In a geometry class, the students were asked to write statements that are logically equivalent to the statement shown below. If a line segment joins the center of a circle with a point on the circle, then it is a radius. Below are the responses of four students. Which student’s response is correct?
Student 2: If a line segment is not a radius, then it joins the center of a circle with a point on the circle. Student 1: If a line segment is not a radius, then it does not join the center of a circle with a point on the circle. Student 3: If a line segment does not join the center of a circle with a point on the circle, then the line segment is a radius. Student 4: If a line segment joins the center of a circle with a point on the circle, then the line segment is not a radius.
The statement that is logically equivalent to the given statement "If a line segment joins the center of a circle with a point on the circle, then it is a radius" is the *contrapositive* of the given statement. What is the contrapostive of p -> q ?
student 3
I do not agree that student 3 is correct.
why I need help on this
That is why I asked this: What is the contrapostive of p -> q ?

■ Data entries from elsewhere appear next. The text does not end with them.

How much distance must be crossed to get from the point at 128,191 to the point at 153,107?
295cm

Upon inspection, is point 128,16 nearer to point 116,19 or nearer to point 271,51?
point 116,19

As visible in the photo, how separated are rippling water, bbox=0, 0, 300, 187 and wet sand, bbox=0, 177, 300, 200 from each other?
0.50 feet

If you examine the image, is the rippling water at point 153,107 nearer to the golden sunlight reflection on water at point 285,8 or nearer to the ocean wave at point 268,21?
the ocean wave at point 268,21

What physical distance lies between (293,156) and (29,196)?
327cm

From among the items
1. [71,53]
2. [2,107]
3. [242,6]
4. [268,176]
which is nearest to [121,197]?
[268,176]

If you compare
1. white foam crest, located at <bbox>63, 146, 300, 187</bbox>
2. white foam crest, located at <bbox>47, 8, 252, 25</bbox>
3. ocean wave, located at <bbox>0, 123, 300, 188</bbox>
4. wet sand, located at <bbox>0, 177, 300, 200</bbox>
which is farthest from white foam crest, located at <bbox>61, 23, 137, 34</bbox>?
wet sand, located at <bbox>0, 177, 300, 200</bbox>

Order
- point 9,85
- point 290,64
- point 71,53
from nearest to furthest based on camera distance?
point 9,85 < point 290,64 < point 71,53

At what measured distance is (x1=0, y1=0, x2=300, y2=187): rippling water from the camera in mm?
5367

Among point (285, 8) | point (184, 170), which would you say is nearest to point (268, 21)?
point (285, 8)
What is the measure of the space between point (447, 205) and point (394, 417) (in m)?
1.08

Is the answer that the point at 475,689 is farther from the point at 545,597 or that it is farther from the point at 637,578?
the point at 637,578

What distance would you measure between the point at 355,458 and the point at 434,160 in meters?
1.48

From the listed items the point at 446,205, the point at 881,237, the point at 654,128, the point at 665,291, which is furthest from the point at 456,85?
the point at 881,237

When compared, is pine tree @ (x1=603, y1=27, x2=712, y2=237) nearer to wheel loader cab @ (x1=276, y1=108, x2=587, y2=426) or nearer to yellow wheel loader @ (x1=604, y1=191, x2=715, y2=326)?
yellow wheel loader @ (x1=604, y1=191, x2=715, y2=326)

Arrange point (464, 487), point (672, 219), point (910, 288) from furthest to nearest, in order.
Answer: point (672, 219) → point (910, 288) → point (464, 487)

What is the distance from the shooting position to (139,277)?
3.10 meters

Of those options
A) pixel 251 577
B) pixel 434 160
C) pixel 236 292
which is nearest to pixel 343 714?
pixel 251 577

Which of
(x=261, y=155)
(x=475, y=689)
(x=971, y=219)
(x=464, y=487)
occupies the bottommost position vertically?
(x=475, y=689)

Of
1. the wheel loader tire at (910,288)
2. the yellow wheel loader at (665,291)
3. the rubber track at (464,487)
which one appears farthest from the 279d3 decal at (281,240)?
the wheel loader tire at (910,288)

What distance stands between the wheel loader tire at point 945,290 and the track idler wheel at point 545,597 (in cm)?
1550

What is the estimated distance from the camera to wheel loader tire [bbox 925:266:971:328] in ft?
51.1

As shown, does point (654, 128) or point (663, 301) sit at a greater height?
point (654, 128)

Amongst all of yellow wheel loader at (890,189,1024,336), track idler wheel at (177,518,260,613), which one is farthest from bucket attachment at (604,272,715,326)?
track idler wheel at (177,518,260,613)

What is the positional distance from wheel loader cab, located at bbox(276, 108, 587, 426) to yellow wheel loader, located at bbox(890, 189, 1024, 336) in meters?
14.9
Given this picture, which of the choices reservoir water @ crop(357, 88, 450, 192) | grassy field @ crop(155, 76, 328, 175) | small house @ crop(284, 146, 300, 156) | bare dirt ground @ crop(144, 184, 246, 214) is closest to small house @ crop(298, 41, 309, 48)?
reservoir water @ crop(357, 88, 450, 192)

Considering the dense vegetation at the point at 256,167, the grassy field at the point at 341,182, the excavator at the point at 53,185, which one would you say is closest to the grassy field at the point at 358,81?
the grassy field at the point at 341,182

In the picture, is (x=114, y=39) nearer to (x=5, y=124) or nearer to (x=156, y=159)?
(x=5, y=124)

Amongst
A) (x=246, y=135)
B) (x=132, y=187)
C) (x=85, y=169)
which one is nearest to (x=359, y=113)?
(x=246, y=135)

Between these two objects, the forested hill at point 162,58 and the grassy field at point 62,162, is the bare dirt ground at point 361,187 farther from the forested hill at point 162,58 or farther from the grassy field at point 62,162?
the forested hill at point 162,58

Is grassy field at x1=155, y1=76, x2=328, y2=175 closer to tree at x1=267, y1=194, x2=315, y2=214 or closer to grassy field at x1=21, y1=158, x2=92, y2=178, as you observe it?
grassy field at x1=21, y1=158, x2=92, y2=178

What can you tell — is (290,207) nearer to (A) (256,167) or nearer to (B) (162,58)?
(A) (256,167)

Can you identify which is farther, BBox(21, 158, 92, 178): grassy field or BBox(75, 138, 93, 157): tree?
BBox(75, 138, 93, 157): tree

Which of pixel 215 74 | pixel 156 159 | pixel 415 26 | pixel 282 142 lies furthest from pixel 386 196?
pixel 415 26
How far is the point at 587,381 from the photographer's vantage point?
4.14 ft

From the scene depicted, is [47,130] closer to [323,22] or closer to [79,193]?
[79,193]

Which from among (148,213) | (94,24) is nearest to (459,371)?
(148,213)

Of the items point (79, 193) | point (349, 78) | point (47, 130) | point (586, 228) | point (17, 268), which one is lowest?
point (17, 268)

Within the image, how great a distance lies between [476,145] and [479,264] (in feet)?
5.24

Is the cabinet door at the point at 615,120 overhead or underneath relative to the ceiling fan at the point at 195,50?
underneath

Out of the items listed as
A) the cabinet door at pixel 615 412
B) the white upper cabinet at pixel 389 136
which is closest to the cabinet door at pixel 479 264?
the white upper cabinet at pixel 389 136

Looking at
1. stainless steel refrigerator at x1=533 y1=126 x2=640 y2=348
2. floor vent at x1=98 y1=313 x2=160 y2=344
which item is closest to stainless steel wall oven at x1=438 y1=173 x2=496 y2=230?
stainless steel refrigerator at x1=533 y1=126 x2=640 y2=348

a statement in the opposite order of an original statement with both parts negated.
ok, so what student said something that looks like that?
ok so student 2
i'm a little confused because sutdent number 1 is second in your list up there, what statement is the logical equivalent?
In your given statement, the following is true. P: a line segment joins the center of a circle with a point on the circle q: it is a radius The above is p-> q. The contrapositive of p->q is what you want for the logically equivalent statement. The contrapositve, as you stated in words above, is written symbolically as: ~q ->~p {Read as not q implies not p} Take the negation of: q: it is a radius and let it imply the negation of P: a line segment joins the center of a circle with a point on the circle. That is the contrapositive and it is logically equivalent to the given implication. Logically equivalent means the two statements say the same thing.
So, which student do you think is correct?
@Napervillian I'll answer your questions after those of Carlos. Please do not add confusion. Thank you.
@Carlos2445 Student 2 is not correct. You could get these correct every time if you would go with the contrapositive.
What you want is IF NOT (q: it is a radius ), then NOT ( P: a line segment joins the center of a circle with a point on the circle) @Carlos2445
okay i got student 1 cause he mentions not twice
Student 1, I agree. That mentioning "not" twice can be tricky. If the statement had been: If x = 4, then x^2 is not 9, then what would be the contrapositive?
if not x=4, then x^2 does not equal 9
No. The contrapositive would be: If x^2 does NOT not equal 9, then x does NOT = 4. Simplified: If x^2 =9, the x is not 4.